- **Passage shown**
###
In addition to my community work, I currently serve as the Associate Professor and Chair of the Department of Educational Counseling and Leadership at Monmouth University in West Long Branch, New Jersey, and also an Honors Dean Emeritus.
Throughout my academic tenure, my research has focused on comparative, economic analysis of slavery, industrialization, and suburbanization, and globalization since 1750, with a specific emphasis on using historic preservation to lead reinvestment campaigns in small towns- of which continues to influence my community-based work today.
Over the past decade, I have published six books, including my two latest, Industrial Segregation and Cities Imagined: The African Diaspora in Media and History (both Kendall-Hunt Publishers). Other books include Suburban Erasure: How Suburbanization Ended the Civil Rights Movement in New Jersey (Fairleigh Dickinson University Press); The Path to Freedom: Black Families in New Jersey (The History Press); The Land Speaks (Oxford University Press), The Encyclopedia of Black Comics (Fulcrum); The American Economy (Kendall-Hunt Publishers); and Planning Future Cities (Kendall-Hunt Publishers). Additionally, I was named one of “Today’s Black History Makers” by The Philadelphia Daily News
In addition to my regular posts on my social media channels, I have written more than one hundred additional academic articles and essays on topics spanning race in the media, race relations, democracy, capitalism, digital markets, and community uplift. My work has appeared in the Huffington Post, National Public Radio, and The Atlantic among other popular, professional and scholarly journals.
Noted as one of the most prominent historians, educators, and urbanists in the United States, I have served as a keynote speaker and presenter at numerous conferences, symposiums and exhibitions across the country and internationally (United Kingdom, Canada, and New Zealand); and have trained corporate, government, entertainment, media, law enforcement, military, and medical industry professionals on strategies for dismantling racism in their institutions. Dr. Greason has provided anti-racism training to educators and administrators nationwide.
###
- **Records provided**
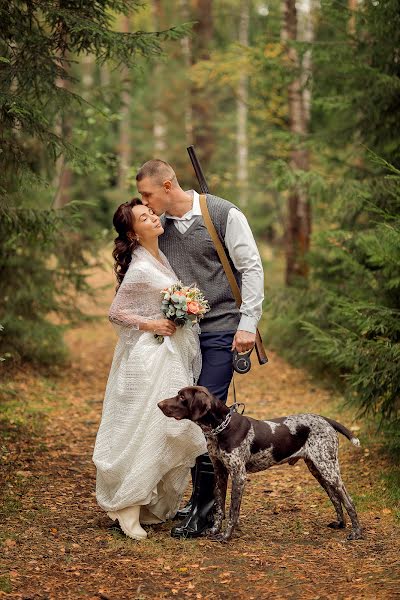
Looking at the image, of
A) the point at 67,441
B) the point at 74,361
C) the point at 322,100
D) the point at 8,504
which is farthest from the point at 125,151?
the point at 8,504

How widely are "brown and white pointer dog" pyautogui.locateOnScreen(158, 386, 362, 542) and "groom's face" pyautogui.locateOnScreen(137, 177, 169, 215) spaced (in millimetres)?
1306

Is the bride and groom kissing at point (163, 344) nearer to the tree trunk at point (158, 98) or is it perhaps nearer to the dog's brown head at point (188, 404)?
the dog's brown head at point (188, 404)

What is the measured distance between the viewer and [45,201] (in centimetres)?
1141

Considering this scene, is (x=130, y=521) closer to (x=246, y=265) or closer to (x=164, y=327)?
(x=164, y=327)

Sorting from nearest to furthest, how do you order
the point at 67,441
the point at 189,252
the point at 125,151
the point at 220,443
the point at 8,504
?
###
- **Complete the following**
1. Which newspaper does the bio say named the writer one of "Today's Black History Makers"?
2. Reproduce the bio word for word, starting with "In addition to my community" and going on through "community-based work today.".

- **Exercise answers**
1. The Philadelphia Daily News

2.
In addition to my community work, I currently serve as the Associate Professor and Chair of the Department of Educational Counseling and Leadership at Monmouth University in West Long Branch, New Jersey, and also an Honors Dean Emeritus.
Throughout my academic tenure, my research has focused on comparative, economic analysis of slavery, industrialization, and suburbanization, and globalization since 1750, with a specific emphasis on using historic preservation to lead reinvestment campaigns in small towns- of which continues to influence my community-based work today.